** start **
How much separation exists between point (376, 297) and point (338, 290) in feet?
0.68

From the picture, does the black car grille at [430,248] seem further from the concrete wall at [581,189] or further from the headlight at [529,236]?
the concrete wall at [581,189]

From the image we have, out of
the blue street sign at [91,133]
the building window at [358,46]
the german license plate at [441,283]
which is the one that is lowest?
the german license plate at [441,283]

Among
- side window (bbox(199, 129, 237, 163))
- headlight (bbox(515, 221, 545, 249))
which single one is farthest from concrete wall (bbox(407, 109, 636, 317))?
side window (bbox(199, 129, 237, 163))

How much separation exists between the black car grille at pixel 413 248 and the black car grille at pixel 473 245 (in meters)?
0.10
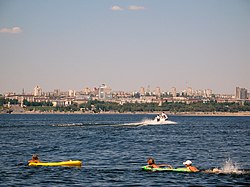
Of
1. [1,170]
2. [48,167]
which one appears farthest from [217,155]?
[1,170]

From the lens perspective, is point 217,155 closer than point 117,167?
No

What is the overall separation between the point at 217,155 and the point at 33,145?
907 inches

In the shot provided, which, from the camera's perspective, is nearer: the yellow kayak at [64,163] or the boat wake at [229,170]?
the boat wake at [229,170]

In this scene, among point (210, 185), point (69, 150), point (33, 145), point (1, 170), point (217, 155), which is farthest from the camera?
point (33, 145)

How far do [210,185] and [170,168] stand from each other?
6415 millimetres

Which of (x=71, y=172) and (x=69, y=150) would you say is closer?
(x=71, y=172)

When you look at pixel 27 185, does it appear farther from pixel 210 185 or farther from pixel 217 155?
pixel 217 155

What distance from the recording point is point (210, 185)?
35844 mm

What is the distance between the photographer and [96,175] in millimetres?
40094

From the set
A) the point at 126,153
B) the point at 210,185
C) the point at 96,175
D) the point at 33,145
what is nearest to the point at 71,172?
the point at 96,175

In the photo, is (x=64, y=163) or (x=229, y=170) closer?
A: (x=229, y=170)

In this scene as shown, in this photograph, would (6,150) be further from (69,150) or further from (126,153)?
(126,153)

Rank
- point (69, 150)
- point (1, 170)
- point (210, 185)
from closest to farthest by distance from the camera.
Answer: point (210, 185) → point (1, 170) → point (69, 150)

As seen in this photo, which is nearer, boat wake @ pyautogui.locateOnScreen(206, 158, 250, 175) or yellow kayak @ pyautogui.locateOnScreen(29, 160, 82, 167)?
boat wake @ pyautogui.locateOnScreen(206, 158, 250, 175)
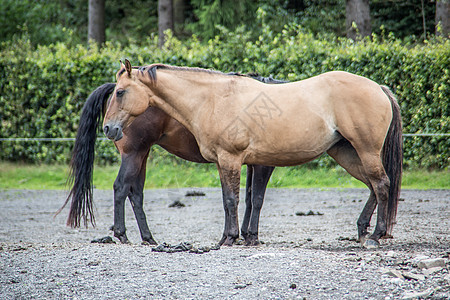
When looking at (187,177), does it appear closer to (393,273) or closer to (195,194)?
(195,194)

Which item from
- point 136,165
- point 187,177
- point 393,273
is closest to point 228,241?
point 136,165

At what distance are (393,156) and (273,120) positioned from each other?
4.98 ft

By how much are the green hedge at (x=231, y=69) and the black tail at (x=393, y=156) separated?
579cm

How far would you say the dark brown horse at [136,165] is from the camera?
666cm

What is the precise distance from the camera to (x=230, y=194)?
5984 millimetres

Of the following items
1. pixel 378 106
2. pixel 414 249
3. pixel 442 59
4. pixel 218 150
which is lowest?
pixel 414 249

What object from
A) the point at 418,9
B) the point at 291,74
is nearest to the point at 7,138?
the point at 291,74

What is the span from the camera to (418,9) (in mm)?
19391

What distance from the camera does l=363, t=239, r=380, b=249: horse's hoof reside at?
19.1 ft

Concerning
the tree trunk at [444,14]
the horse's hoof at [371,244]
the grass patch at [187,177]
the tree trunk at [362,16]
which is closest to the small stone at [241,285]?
the horse's hoof at [371,244]

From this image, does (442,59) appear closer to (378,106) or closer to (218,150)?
(378,106)

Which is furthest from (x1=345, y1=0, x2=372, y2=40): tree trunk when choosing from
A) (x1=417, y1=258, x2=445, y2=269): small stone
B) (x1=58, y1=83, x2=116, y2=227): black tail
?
(x1=417, y1=258, x2=445, y2=269): small stone

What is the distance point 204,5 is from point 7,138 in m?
9.85

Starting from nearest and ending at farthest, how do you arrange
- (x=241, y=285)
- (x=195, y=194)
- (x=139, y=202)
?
(x=241, y=285), (x=139, y=202), (x=195, y=194)
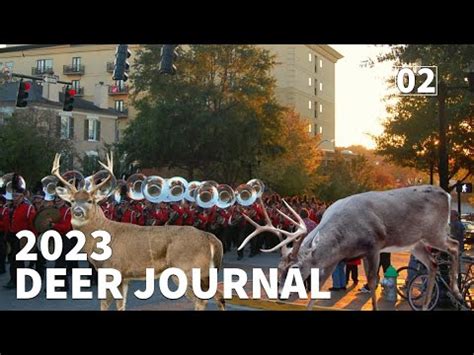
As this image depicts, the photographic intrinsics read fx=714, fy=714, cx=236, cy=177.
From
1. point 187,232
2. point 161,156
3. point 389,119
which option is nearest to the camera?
point 187,232

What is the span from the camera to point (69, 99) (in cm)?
1317

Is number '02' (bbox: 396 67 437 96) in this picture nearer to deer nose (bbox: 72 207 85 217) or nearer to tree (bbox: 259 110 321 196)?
tree (bbox: 259 110 321 196)

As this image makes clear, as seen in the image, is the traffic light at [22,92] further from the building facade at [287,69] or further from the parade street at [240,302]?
the parade street at [240,302]

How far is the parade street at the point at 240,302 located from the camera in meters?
8.55

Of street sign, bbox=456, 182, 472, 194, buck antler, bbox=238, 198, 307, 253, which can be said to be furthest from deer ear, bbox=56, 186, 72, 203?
street sign, bbox=456, 182, 472, 194

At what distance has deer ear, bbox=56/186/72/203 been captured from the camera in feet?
28.0

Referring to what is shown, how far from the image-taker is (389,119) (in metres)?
9.90

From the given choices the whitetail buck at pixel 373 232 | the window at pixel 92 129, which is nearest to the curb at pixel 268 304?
the whitetail buck at pixel 373 232

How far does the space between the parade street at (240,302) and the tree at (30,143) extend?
8.69ft
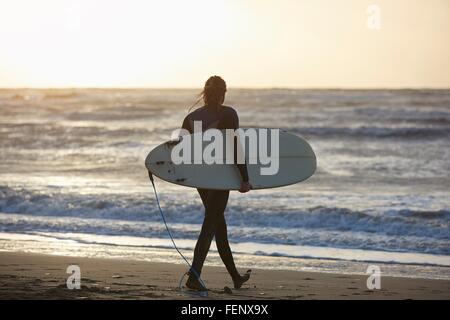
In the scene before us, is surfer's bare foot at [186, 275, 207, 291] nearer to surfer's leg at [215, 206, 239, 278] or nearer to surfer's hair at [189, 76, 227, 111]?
surfer's leg at [215, 206, 239, 278]

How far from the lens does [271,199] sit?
1367 cm

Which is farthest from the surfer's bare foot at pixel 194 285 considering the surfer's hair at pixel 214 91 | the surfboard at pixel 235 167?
the surfer's hair at pixel 214 91

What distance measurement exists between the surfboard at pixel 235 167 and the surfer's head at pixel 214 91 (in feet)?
0.93

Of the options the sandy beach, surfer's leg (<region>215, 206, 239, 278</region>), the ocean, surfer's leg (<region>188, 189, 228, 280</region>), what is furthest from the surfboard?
the ocean

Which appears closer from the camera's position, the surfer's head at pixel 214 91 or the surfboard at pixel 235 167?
the surfer's head at pixel 214 91

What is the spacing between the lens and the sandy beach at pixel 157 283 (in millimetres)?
6375

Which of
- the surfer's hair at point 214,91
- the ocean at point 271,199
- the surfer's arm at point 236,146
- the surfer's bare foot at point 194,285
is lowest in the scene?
the surfer's bare foot at point 194,285

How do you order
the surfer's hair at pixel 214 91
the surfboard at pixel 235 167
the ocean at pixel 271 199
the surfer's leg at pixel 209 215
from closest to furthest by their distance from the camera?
1. the surfer's hair at pixel 214 91
2. the surfer's leg at pixel 209 215
3. the surfboard at pixel 235 167
4. the ocean at pixel 271 199

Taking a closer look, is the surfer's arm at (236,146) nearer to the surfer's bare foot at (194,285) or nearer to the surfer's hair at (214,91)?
the surfer's hair at (214,91)

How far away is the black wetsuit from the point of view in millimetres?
6375

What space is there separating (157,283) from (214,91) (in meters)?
1.63

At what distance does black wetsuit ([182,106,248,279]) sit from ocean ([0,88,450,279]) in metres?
2.14
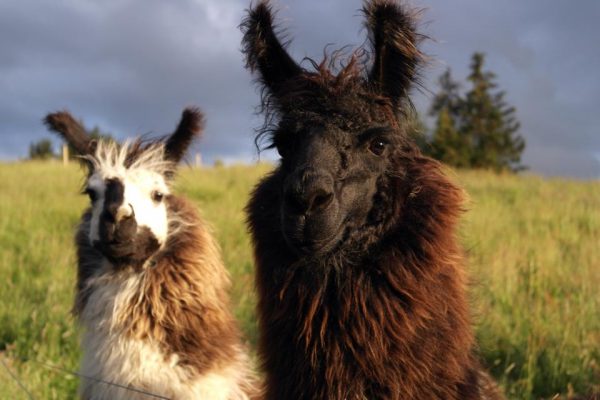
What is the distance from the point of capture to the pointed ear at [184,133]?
502 cm

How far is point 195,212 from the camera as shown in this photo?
4.84 m

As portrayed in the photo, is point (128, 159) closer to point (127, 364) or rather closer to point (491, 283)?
point (127, 364)

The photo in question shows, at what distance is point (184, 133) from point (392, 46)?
8.64 feet

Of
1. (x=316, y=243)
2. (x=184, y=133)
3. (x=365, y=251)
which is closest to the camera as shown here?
(x=316, y=243)

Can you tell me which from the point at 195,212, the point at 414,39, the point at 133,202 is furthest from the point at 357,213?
the point at 195,212

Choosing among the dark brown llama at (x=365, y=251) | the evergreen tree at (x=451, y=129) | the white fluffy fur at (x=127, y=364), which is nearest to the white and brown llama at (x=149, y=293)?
the white fluffy fur at (x=127, y=364)

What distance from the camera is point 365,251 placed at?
2613 mm

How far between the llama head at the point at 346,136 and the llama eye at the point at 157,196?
1761 millimetres

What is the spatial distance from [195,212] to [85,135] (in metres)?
1.21

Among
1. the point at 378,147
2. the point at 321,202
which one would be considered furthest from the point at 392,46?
the point at 321,202

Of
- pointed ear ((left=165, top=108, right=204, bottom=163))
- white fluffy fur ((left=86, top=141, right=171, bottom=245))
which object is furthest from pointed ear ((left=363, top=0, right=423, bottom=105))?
pointed ear ((left=165, top=108, right=204, bottom=163))

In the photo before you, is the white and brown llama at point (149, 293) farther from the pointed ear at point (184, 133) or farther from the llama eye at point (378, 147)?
the llama eye at point (378, 147)

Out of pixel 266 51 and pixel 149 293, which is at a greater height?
pixel 266 51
** end **
_WHAT TO DO:_ Please edit the items from the line with "In the photo, is (x=64, y=163)" up to and including the line with "Answer: point (210, 185)", replacing "closer" with "nearer". Return only those lines, with everything else left as it was.

_THE ANSWER:_
In the photo, is (x=64, y=163) or (x=229, y=170) nearer?
A: (x=229, y=170)

In this scene as shown, in this photograph, would (6,150) be further from (69,150) or further from (126,153)?
(126,153)

Rank
- point (69, 150)
- point (1, 170)
- point (210, 185)
from closest to farthest by distance from the camera.
Answer: point (210, 185) → point (1, 170) → point (69, 150)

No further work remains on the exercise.